Written instruction
Render every line of the listing below as a JSON list of strings, one string per line, and leave out the blank lines.

= = = = =

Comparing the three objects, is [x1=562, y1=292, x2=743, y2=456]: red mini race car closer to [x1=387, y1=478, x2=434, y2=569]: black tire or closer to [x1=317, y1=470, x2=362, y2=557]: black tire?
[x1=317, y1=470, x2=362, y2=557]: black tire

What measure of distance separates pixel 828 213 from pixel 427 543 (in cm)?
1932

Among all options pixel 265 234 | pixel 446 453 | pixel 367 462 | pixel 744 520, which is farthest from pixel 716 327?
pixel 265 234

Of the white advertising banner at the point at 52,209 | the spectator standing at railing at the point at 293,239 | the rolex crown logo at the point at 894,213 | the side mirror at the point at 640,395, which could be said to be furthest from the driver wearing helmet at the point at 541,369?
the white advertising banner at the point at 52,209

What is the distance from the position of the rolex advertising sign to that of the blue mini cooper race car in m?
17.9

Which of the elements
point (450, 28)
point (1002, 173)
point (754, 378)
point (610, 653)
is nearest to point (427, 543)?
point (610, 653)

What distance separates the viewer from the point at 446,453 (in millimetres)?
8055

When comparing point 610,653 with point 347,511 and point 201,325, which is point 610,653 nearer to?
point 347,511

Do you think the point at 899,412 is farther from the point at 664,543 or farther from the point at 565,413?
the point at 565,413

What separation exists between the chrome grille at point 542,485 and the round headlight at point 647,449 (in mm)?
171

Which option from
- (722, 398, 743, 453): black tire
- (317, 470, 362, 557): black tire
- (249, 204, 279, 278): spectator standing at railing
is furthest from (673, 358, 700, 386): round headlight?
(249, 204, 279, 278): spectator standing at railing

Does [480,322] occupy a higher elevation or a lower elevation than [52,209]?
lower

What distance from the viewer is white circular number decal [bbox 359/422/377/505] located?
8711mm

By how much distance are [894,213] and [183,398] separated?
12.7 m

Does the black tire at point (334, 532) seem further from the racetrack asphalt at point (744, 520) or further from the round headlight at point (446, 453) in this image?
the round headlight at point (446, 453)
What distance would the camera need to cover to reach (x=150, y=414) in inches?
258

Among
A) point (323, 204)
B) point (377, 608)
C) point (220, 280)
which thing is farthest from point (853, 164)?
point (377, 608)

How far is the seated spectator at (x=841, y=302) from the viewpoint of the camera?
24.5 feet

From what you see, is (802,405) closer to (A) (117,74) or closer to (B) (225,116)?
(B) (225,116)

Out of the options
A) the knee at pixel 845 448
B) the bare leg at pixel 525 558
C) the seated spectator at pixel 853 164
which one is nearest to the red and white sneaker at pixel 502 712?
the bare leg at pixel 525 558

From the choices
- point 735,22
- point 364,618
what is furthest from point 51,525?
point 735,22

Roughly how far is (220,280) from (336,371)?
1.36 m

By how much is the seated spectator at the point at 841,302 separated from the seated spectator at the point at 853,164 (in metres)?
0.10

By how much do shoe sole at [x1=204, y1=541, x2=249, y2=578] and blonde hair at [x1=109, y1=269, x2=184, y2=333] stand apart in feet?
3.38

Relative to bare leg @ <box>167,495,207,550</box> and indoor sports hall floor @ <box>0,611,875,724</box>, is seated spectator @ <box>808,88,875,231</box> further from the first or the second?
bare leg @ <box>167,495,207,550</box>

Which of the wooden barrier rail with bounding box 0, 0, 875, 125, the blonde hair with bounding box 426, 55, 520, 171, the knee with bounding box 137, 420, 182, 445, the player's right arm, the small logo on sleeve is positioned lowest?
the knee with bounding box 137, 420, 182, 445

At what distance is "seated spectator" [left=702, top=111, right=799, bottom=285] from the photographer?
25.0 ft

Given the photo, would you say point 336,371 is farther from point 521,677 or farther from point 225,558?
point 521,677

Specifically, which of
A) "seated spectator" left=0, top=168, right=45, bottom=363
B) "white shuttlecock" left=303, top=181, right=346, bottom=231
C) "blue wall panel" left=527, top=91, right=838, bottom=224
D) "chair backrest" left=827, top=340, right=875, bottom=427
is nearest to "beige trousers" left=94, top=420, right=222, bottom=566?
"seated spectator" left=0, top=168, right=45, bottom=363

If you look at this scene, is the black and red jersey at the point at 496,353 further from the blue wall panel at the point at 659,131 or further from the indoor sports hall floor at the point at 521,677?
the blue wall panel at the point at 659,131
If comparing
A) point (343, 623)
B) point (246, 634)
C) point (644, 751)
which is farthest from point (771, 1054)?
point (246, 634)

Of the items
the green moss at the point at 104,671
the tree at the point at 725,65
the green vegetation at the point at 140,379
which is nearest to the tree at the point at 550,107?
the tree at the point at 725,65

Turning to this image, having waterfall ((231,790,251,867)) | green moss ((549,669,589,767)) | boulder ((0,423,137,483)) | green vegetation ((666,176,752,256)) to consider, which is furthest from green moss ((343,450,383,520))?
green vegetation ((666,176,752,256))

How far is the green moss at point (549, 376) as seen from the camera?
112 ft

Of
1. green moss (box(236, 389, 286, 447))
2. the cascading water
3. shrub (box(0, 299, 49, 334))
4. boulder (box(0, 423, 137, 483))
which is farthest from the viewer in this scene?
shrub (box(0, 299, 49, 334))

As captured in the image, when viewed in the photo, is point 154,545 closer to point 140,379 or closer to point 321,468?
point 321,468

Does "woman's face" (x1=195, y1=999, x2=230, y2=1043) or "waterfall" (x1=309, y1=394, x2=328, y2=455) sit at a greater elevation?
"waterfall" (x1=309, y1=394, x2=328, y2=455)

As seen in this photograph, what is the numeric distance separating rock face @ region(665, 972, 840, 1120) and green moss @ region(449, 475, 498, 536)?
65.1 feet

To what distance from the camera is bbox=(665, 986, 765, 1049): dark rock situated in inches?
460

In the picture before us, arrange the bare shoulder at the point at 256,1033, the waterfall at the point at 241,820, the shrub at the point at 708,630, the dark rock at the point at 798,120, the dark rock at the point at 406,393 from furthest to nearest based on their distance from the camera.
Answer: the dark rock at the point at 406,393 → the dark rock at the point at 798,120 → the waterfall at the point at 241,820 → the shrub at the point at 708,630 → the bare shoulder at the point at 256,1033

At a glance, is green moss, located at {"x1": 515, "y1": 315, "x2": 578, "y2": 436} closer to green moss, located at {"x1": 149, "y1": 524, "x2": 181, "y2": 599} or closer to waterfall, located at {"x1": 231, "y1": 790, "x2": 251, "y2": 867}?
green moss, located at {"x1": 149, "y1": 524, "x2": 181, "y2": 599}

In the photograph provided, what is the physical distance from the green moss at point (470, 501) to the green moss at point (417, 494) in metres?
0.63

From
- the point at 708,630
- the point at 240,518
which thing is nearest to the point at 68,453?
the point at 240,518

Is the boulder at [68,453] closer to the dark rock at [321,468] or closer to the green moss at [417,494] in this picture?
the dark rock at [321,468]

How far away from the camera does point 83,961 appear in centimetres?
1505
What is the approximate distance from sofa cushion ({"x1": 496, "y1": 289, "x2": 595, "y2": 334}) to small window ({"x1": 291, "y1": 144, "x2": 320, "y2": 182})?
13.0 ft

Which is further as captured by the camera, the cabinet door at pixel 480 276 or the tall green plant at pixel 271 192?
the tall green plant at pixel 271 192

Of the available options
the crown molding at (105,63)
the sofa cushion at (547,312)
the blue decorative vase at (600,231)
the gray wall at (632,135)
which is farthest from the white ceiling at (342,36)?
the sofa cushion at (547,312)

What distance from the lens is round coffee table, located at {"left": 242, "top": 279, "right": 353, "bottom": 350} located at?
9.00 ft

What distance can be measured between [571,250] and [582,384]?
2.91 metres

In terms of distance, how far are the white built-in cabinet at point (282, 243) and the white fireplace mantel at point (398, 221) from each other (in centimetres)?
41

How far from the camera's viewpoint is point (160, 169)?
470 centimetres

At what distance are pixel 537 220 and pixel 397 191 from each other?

= = = = =

Solution
[
  "Comparing the three objects, is [x1=562, y1=292, x2=743, y2=456]: red mini race car closer to [x1=387, y1=478, x2=434, y2=569]: black tire or closer to [x1=317, y1=470, x2=362, y2=557]: black tire?",
  "[x1=317, y1=470, x2=362, y2=557]: black tire",
  "What measure of distance separates pixel 828 213 from pixel 427 543 (in cm)?",
  "1932",
  "Among all options pixel 265 234 | pixel 446 453 | pixel 367 462 | pixel 744 520, which is farthest from pixel 716 327?",
  "pixel 265 234",
  "Of the white advertising banner at the point at 52,209 | the spectator standing at railing at the point at 293,239 | the rolex crown logo at the point at 894,213 | the side mirror at the point at 640,395, which could be said to be furthest from the driver wearing helmet at the point at 541,369?",
  "the white advertising banner at the point at 52,209",
  "What is the distance from the position of the rolex advertising sign to that of the blue mini cooper race car in m?",
  "17.9",
  "Which of the elements",
  "point (450, 28)",
  "point (1002, 173)",
  "point (754, 378)",
  "point (610, 653)",
  "is nearest to point (427, 543)?",
  "point (610, 653)",
  "What distance separates the viewer from the point at 446,453 (in millimetres)?",
  "8055",
  "When comparing point 610,653 with point 347,511 and point 201,325, which is point 610,653 nearer to?",
  "point 347,511",
  "Do you think the point at 899,412 is farther from the point at 664,543 or farther from the point at 565,413?",
  "the point at 565,413",
  "What separation exists between the chrome grille at point 542,485 and the round headlight at point 647,449 (in mm)?",
  "171",
  "Which option from",
  "- (722, 398, 743, 453): black tire",
  "- (317, 470, 362, 557): black tire",
  "- (249, 204, 279, 278): spectator standing at railing",
  "is furthest from (673, 358, 700, 386): round headlight?",
  "(249, 204, 279, 278): spectator standing at railing",
  "Does [480,322] occupy a higher elevation or a lower elevation than [52,209]?",
  "lower",
  "What distance from the viewer is white circular number decal [bbox 359/422/377/505] located?",
  "8711mm",
  "By how much distance are [894,213] and [183,398] separated?",
  "12.7 m",
  "Does the black tire at point (334, 532) seem further from the racetrack asphalt at point (744, 520) or further from the round headlight at point (446, 453) in this image?",
  "the round headlight at point (446, 453)",
  "What distance would the camera need to cover to reach (x=150, y=414) in inches?",
  "258",
  "Among",
  "A) point (323, 204)",
  "B) point (377, 608)",
  "C) point (220, 280)",
  "which thing is farthest from point (853, 164)?",
  "point (377, 608)",
  "How far is the seated spectator at (x=841, y=302) from the viewpoint of the camera?",
  "24.5 feet",
  "From what you see, is (802,405) closer to (A) (117,74) or closer to (B) (225,116)?",
  "(B) (225,116)",
  "Out of the options",
  "A) the knee at pixel 845 448",
  "B) the bare leg at pixel 525 558",
  "C) the seated spectator at pixel 853 164",
  "which one is nearest to the red and white sneaker at pixel 502 712?",
  "the bare leg at pixel 525 558",
  "From the choices",
  "- point 735,22",
  "- point 364,618",
  "what is furthest from point 51,525?",
  "point 735,22",
  "Roughly how far is (220,280) from (336,371)?",
  "1.36 m",
  "By how much is the seated spectator at the point at 841,302 separated from the seated spectator at the point at 853,164 (in metres)?",
  "0.10",
  "By how much do shoe sole at [x1=204, y1=541, x2=249, y2=578] and blonde hair at [x1=109, y1=269, x2=184, y2=333] stand apart in feet?",
  "3.38",
  "Relative to bare leg @ <box>167,495,207,550</box> and indoor sports hall floor @ <box>0,611,875,724</box>, is seated spectator @ <box>808,88,875,231</box> further from the first or the second?",
  "bare leg @ <box>167,495,207,550</box>",
  "Which of the wooden barrier rail with bounding box 0, 0, 875, 125, the blonde hair with bounding box 426, 55, 520, 171, the knee with bounding box 137, 420, 182, 445, the player's right arm, the small logo on sleeve is positioned lowest?",
  "the knee with bounding box 137, 420, 182, 445",
  "At what distance is \"seated spectator\" [left=702, top=111, right=799, bottom=285] from the photographer?",
  "25.0 ft",
  "Given the photo, would you say point 336,371 is farther from point 521,677 or farther from point 225,558?",
  "point 521,677",
  "Specifically, which of",
  "A) \"seated spectator\" left=0, top=168, right=45, bottom=363",
  "B) \"white shuttlecock\" left=303, top=181, right=346, bottom=231",
  "C) \"blue wall panel\" left=527, top=91, right=838, bottom=224",
  "D) \"chair backrest\" left=827, top=340, right=875, bottom=427",
  "is nearest to \"beige trousers\" left=94, top=420, right=222, bottom=566?",
  "\"seated spectator\" left=0, top=168, right=45, bottom=363",
  "If you look at this scene, is the black and red jersey at the point at 496,353 further from the blue wall panel at the point at 659,131 or further from the indoor sports hall floor at the point at 521,677?",
  "the blue wall panel at the point at 659,131",
  "If comparing",
  "A) point (343, 623)",
  "B) point (246, 634)",
  "C) point (644, 751)",
  "which is farthest from point (771, 1054)?",
  "point (246, 634)",
  "Of the items",
  "the green moss at the point at 104,671",
  "the tree at the point at 725,65",
  "the green vegetation at the point at 140,379",
  "which is nearest to the tree at the point at 550,107?",
  "the tree at the point at 725,65",
  "Turning to this image, having waterfall ((231,790,251,867)) | green moss ((549,669,589,767)) | boulder ((0,423,137,483)) | green vegetation ((666,176,752,256)) to consider, which is furthest from green moss ((343,450,383,520))?",
  "green vegetation ((666,176,752,256))",
  "How far is the green moss at point (549, 376) as seen from the camera?",
  "112 ft",
  "Of",
  "1. green moss (box(236, 389, 286, 447))",
  "2. the cascading water",
  "3. shrub (box(0, 299, 49, 334))",
  "4. boulder (box(0, 423, 137, 483))",
  "which is farthest from the viewer in this scene?",
  "shrub (box(0, 299, 49, 334))",
  "As captured in the image, when viewed in the photo, is point 154,545 closer to point 140,379 or closer to point 321,468?",
  "point 321,468",
  "Does \"woman's face\" (x1=195, y1=999, x2=230, y2=1043) or \"waterfall\" (x1=309, y1=394, x2=328, y2=455) sit at a greater elevation?",
  "\"waterfall\" (x1=309, y1=394, x2=328, y2=455)",
  "As seen in this photograph, what is the numeric distance separating rock face @ region(665, 972, 840, 1120) and green moss @ region(449, 475, 498, 536)?",
  "65.1 feet",
  "To what distance from the camera is bbox=(665, 986, 765, 1049): dark rock situated in inches?",
  "460",
  "In the picture before us, arrange the bare shoulder at the point at 256,1033, the waterfall at the point at 241,820, the shrub at the point at 708,630, the dark rock at the point at 798,120, the dark rock at the point at 406,393 from furthest to nearest based on their distance from the camera.",
  "Answer: the dark rock at the point at 406,393 → the dark rock at the point at 798,120 → the waterfall at the point at 241,820 → the shrub at the point at 708,630 → the bare shoulder at the point at 256,1033",
  "At a glance, is green moss, located at {\"x1\": 515, \"y1\": 315, \"x2\": 578, \"y2\": 436} closer to green moss, located at {\"x1\": 149, \"y1\": 524, \"x2\": 181, \"y2\": 599} or closer to waterfall, located at {\"x1\": 231, \"y1\": 790, \"x2\": 251, \"y2\": 867}?",
  "green moss, located at {\"x1\": 149, \"y1\": 524, \"x2\": 181, \"y2\": 599}",
  "In the photograph provided, what is the physical distance from the green moss at point (470, 501) to the green moss at point (417, 494) in metres?",
  "0.63",
  "From",
  "- the point at 708,630",
  "- the point at 240,518",
  "which thing is nearest to the point at 68,453?",
  "the point at 240,518",
  "Is the boulder at [68,453] closer to the dark rock at [321,468] or closer to the green moss at [417,494] in this picture?",
  "the dark rock at [321,468]",
  "How far away from the camera does point 83,961 appear in centimetres?",
  "1505",
  "What is the approximate distance from sofa cushion ({\"x1\": 496, \"y1\": 289, \"x2\": 595, \"y2\": 334}) to small window ({\"x1\": 291, \"y1\": 144, \"x2\": 320, \"y2\": 182})?",
  "13.0 ft",
  "Which is further as captured by the camera, the cabinet door at pixel 480 276 or the tall green plant at pixel 271 192?",
  "the tall green plant at pixel 271 192",
  "Of the available options",
  "the crown molding at (105,63)",
  "the sofa cushion at (547,312)",
  "the blue decorative vase at (600,231)",
  "the gray wall at (632,135)",
  "which is farthest from the white ceiling at (342,36)?",
  "the sofa cushion at (547,312)",
  "What distance from the lens is round coffee table, located at {\"left\": 242, \"top\": 279, \"right\": 353, \"bottom\": 350} located at?",
  "9.00 ft",
  "What distance can be measured between [571,250] and [582,384]?",
  "2.91 metres",
  "In terms of distance, how far are the white built-in cabinet at point (282, 243) and the white fireplace mantel at point (398, 221) from each other (in centimetres)?",
  "41",
  "How far from the camera's viewpoint is point (160, 169)?",
  "470 centimetres",
  "At what distance are pixel 537 220 and pixel 397 191 from each other?"
]